The Rules, Part LXVIII
Picture Credit: m.robersonart || “When You Come to a Fork in the Road, Take It” attributed to Yogi Berra
Limit the timing of a person’s choice, and the person will think about choosing.
In 1992, I went to work in the Pension Division of Provident Mutual. It was a time of change as more and more pensions were being structured as defined contribution [DC] plans. Old products structured for defined benefit [DB] plans were being replaced at a slow rate. Immediate Participation Guarantee products were giving way to Guaranteed Investment Contracts, which would quickly give way to Synthetic Guaranteed Investment Contracts.
And for variable accounts, insurers were trotting out separate account products to try to challenge mutual fund companies as they competed for the business 401(k)s and other DC plans. Now old methods die hard. Many of the group annuities marketed to DC plans still had DB style features, which limited the number of times NAVs were calculated, and/or trading from one fund to another, which could only happen when NAVs were calculated.

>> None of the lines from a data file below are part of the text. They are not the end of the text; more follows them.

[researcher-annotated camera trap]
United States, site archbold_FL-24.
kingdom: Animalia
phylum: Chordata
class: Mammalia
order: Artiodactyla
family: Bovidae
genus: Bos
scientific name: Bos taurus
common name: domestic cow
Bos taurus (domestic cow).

As time went on NAVs were calculated with greater frequency, moving from annual, to quarterly, to monthly, to daily. Trading ability moved in lockstep, though some firms limited the total number of trades in a year that any participant could make.
And then a strange thing happened. When it was annual many people traded on the day it could be done. Moving to quarterly and monthly, not only did the percentage of people trading drop, the absolute amount dropped as well. Moving to daily, it was almost like people stopped trading. Because they could do it at any time, they stopped worrying about it and did not trade much until a panic hit. (Aside: when it moved to daily, a small group of people did trade frequently, but the grand majority would do nothing, or maybe do one rebalancing trade per year if they were disciplined.

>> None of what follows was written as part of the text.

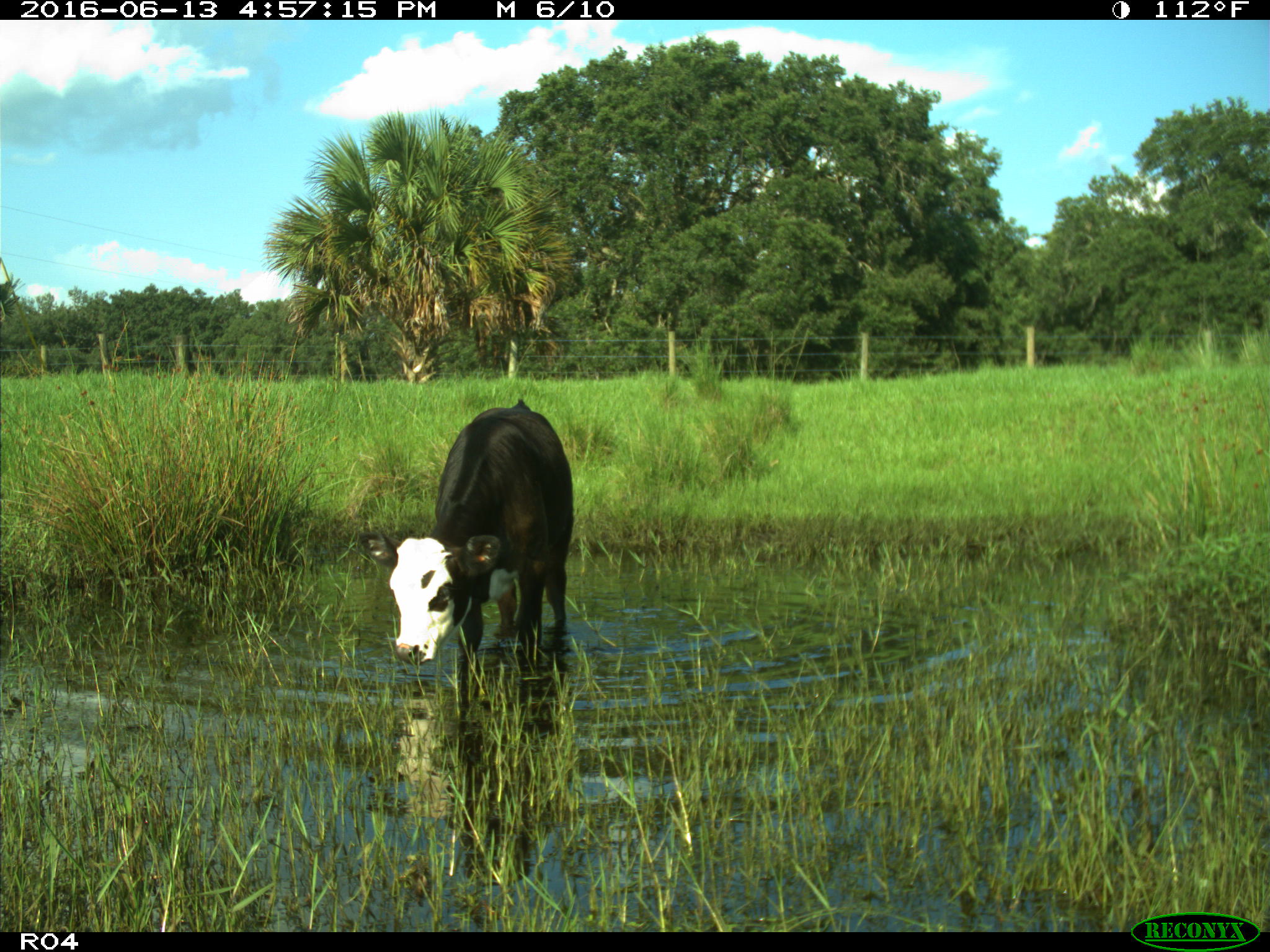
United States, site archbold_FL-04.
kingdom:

Now, this applies in a number of other areas. Often companies want people to forget that they are paying them for service. This applies to many financial products where fees are paid on a daily basis. It’s tiny on any given day, but adds up over time. If a financial advisor offers direct billing, it is definitely more noticeable when you pay it quarterly.
Other companies want you to pay them on an auto-renewing basis. They may even offer a discount for doing it. I don’t like auto-renew, and so if I do it, I put a tickler note on my calendar to consider non-renewal one month before renewal.
Other companies want you to pay automatically from your credit card or bank account. They don’t want you to think about the money you are sending them. Even though it is a minor hassle to write checks for things, paying for them personally makes you think about the product or service, and whether you think you are getting value for your money.
Service contracts for HVAC equipment can be like that as well. Any sufficiently complex service has some stickiness to it, and you have to plan in advance to replace it. Notes in the tickler file help to get you ready for the renewal dates. This year, for the first time in 10 years, I bid out my E&O coverage. And as I have said before:
“For those that are short on time, my basic advice is this: bid out your auto, home, umbrella and other personal lines property & casualty insurance policies once every three years, or after every significant event that changes your premium significantly.”
Bid Out Your Personal Insurance Policies!
The insurance companies count on the fact that you are asleep to raise your rates at renewal. And, for those that buy deferred annuity products (don’t do it), I can tell you that agents keep their own tickler file of the date that the surrender charge goes to zero. Then they call the policyholder up, saying they have a much better policy for them. I can tell you that the single most important factor in annuity surrender is the end of the surrender charge period. In the two years following it going to zero, 30-40% will surrender, and go to a new annuity, where they are locked in for another surrender charge period. The only winner is the agent. Both the policyholder and company would be better off if they didn’t surrender.
But life insurance products are sold, not bought, for the most part. The policyholder is probably better off saving something, rather than not saving.
My simple advice to you is take a look at your finances, and think about the places where you money is leaving you quietly. Then make a plan to evaluate every every product and service that is auto-paid, and ask whether you can do better — lower cost, better quality, or even “I don’t need that anymore.” Sometimes you might even find fraud. If you aren’t thinking, and defending your finances, product and service providers will find ways to quietly take advantage of you. Don’t be an easy target.